— DOCUMENT SECTION —
◆ ◆ ◆ ◆ ◆ ◆ ◆

An African-Brazilian folk religion practised chiefly in Brazil, but also found in other areas of South and North America and Europe. Candomblé originated in the region of Bahia, the capital of which, Salvador, boasts the the country’s largest Afro-Brazilian population. The religion is based on a form of animism (the belief that within every animal, plant, and inanimate object there dwells a spirit or soul capable of governing its existence and influencing human affairs). Candomblé arose from the rituals practised by peoples of the African diaspora, principally inspired by the Yoruba veneration of orishas. It also refers to the customs and rituals associated with the religion.

Chronotope

A concept arising from the study of language (linguistics) and developed by Russian literary theorist Mikhail Bakhtin (1895–1975). The term refers to the idea that narrative is defined by the interdependent and indivisible temporal and spatial conditions in which it is formed. Bakhtin defines a chronotope as the intersection and fusing of given spatial and temporal coordinates. For example, a specific point in time within an inhabited landscape can be seen as a chronotope. Time is able to take physical form and become visible for human contemplation. Furthermore, space itself is shaped by a chronological element, as well as by the distinctive mental and moral character of its inhabitants. In this way a chronotope can be regarded as a symbol of community itself. Gilroy applies the term to ships, as spatially and temporally defined units.

◆ ◆ ◆ ◆ ◆ ◆ ◆

— BRIEF 1 —
In the glossary entries, which Russian literary theorist developed the concept of the chronotope?
— BRIEF 2 —
List everything in which, according to the glossary entries' definition of animism, a spirit or soul dwells.

— EXTRACTED DATA —

◆ ◆ ◆ ◆ ◆ ◆ ◆

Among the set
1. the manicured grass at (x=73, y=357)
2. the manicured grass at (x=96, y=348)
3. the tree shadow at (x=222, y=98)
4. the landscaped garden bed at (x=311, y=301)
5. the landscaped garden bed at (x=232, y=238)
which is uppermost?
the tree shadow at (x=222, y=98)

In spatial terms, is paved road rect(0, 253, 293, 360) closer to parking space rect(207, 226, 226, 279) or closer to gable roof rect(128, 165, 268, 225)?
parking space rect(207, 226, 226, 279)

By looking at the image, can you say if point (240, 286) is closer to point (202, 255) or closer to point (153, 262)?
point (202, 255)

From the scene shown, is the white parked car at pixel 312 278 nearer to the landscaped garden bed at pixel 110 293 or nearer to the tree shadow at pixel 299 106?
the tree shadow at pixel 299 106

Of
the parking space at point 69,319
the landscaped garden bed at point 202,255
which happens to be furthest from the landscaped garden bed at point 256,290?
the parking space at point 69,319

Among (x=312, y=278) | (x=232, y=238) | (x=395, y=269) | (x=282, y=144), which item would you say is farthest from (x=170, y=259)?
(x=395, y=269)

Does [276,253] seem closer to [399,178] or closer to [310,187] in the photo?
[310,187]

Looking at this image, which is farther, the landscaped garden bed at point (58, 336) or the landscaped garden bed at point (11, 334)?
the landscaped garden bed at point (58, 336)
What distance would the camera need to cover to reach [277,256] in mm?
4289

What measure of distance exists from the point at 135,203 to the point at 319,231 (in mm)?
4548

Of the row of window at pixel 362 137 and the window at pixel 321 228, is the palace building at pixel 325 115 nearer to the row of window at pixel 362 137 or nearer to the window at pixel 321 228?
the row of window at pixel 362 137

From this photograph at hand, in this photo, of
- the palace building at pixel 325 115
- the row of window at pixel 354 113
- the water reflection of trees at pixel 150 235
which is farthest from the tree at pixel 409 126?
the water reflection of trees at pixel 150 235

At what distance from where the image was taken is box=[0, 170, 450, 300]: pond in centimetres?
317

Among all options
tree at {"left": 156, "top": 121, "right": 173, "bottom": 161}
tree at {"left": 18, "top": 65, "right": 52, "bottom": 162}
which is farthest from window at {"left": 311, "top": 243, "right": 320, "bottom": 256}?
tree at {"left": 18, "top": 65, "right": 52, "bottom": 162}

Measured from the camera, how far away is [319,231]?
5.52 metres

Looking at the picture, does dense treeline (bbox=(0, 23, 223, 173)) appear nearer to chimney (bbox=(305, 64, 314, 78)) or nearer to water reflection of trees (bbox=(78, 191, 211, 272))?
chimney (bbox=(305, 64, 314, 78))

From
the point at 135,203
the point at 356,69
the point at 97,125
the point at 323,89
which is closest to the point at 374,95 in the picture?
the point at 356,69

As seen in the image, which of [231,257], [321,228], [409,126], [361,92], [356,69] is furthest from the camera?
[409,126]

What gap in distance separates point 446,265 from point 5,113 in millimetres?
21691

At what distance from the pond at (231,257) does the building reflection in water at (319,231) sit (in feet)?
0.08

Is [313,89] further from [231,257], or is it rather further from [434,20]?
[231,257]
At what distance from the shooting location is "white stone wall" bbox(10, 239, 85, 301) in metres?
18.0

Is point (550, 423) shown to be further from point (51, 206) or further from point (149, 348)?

◆ ◆ ◆ ◆ ◆ ◆ ◆

— SOLUTION 1 —
Mikhail Bakhtin

— SOLUTION 2 —
Every animal, every plant, and every inanimate object